• Problem statement
Convert the lines, starting with the line containing "What spatial separation" and going on through the last line, into a Markdown table with the columns "Row" for a row number and "Line" for the line. Leave out blank lines.

[Dataset items]

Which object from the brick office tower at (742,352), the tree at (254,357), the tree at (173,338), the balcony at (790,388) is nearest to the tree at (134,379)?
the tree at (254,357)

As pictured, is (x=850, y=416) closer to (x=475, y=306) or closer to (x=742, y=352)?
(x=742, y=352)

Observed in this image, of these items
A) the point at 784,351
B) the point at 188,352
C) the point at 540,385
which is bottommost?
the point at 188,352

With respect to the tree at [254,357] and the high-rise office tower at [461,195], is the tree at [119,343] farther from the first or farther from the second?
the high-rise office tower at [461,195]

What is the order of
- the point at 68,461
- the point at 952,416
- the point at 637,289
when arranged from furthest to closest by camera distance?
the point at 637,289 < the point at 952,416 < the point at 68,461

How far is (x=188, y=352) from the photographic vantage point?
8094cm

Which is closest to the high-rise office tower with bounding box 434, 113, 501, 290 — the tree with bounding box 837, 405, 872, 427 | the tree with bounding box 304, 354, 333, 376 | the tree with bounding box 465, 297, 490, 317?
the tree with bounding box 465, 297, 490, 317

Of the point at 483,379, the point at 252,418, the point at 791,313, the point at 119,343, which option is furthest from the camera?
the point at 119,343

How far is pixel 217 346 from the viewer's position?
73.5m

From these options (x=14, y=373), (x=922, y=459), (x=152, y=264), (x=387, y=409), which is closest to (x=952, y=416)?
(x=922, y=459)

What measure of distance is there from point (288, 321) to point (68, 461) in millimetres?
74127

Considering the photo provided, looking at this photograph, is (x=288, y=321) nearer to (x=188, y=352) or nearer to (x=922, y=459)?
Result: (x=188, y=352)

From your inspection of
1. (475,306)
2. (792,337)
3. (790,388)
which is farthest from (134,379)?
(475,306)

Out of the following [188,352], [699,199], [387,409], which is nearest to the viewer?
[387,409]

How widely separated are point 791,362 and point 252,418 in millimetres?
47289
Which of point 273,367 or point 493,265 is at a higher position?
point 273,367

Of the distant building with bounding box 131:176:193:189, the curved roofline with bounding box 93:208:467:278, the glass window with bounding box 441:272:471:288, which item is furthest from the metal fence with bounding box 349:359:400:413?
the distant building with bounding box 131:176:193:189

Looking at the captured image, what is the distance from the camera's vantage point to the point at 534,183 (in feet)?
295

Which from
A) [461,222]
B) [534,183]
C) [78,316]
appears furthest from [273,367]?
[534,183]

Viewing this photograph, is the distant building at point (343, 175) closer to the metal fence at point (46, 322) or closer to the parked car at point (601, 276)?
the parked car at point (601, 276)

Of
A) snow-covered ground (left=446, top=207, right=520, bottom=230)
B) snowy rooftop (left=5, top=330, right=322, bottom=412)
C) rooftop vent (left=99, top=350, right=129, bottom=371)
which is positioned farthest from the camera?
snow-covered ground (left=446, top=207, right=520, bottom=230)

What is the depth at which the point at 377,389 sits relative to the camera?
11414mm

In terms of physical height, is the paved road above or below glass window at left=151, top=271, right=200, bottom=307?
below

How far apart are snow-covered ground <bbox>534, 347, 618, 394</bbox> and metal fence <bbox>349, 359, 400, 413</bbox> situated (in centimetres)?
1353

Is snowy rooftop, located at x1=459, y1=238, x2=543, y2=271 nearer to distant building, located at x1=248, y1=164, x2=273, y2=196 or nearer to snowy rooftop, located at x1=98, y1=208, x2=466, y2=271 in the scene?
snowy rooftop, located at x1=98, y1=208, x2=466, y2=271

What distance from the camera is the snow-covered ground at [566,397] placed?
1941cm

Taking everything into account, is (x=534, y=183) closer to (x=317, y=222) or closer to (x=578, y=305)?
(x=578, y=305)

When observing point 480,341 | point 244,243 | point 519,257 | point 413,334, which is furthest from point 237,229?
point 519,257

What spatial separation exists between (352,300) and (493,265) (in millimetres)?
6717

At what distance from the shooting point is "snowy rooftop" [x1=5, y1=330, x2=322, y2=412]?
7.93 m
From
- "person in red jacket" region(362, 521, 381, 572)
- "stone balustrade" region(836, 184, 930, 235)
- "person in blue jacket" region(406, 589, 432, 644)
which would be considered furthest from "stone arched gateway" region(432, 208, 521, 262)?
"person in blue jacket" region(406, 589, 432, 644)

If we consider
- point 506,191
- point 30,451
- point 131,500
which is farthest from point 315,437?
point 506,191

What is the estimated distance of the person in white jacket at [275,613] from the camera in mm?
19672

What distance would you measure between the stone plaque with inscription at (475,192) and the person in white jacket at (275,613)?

• Exercise solution
| Row | Line |
|---|---|
| 1 | What spatial separation exists between (352,300) and (493,265) (in millimetres)? |
| 2 | 6717 |
| 3 | At what distance from the shooting point is "snowy rooftop" [x1=5, y1=330, x2=322, y2=412]? |
| 4 | 7.93 m |
| 5 | From |
| 6 | - "person in red jacket" region(362, 521, 381, 572) |
| 7 | - "stone balustrade" region(836, 184, 930, 235) |
| 8 | - "person in blue jacket" region(406, 589, 432, 644) |
| 9 | which would be considered furthest from "stone arched gateway" region(432, 208, 521, 262)? |
| 10 | "person in blue jacket" region(406, 589, 432, 644) |
| 11 | If we consider |
| 12 | - point 506,191 |
| 13 | - point 30,451 |
| 14 | - point 131,500 |
| 15 | which is farthest from point 315,437? |
| 16 | point 506,191 |
| 17 | What is the estimated distance of the person in white jacket at [275,613] from the camera in mm? |
| 18 | 19672 |
| 19 | What distance would you measure between the stone plaque with inscription at (475,192) and the person in white jacket at (275,613)? |